ここで閃いたんだけど、まずゲイリー・インディアナはいわゆる「ハイ・リスク」の作家だ。そう思うと、この作品でのあまりに具体的なセックス──「ぼく」の付き合っているジャックは、絶対にファックをさせない。そしてもう一人はセックスを躊躇している。
……そう、この「戦前」てもしかして「エイズ・パニック」の「戦前」ではないだろうか。ジャックがアナルセックスをさせないのは、ファックするより、されるほうが断然HIVに感染する確率が高い(と思われていた)からではないか。
そう読んでいくと、「ぼく」とジャックの最後のセックス──「ぼく」は烈しく出血し、ジャックのペニスは、そして二人は血だらけになる──が象徴しているもが何となく理解できる。
血がジャックのペニスの血管にあふれるのが感じられ、僕はどん欲に堅くなったペニスを突き、それから再び抜いた。(中略)ぼくは便通をもよおし、中にあったすべてがめった打ちにあい、糞と血と苦痛と化したように感じた。ついに、かれの精液がまるで手あたり次第に打たれたレーザー光線のように、ぼくの中で噴出した。その奔流はぼくの内臓の壁と突き破った。(中略)

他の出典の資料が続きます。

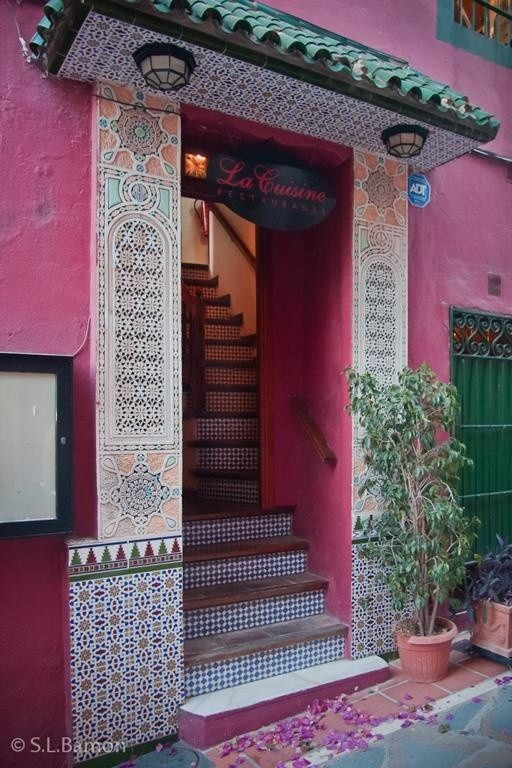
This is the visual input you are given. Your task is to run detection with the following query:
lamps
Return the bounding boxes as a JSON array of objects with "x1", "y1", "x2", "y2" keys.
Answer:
[
  {"x1": 381, "y1": 126, "x2": 429, "y2": 160},
  {"x1": 132, "y1": 42, "x2": 199, "y2": 92}
]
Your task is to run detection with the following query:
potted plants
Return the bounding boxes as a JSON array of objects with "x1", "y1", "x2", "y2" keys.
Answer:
[
  {"x1": 445, "y1": 535, "x2": 512, "y2": 667},
  {"x1": 336, "y1": 362, "x2": 483, "y2": 684}
]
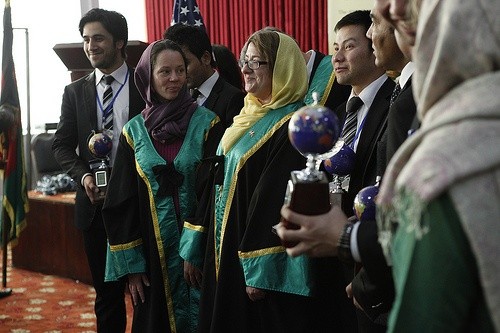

ベッドは湿っていた。ジャックが明かりをつけると、ベッドは血で赤く染まり、ぼくらも血だらけだった。
そしてこれは「戦前」の出来事である。
一方俳優志望のディーンは肉体交渉を何故か避けている。彼とのセックスは「戦後」を待たなければならない。そのとき二人はセックスをする。空き地で、互いに相手を認識せずに……。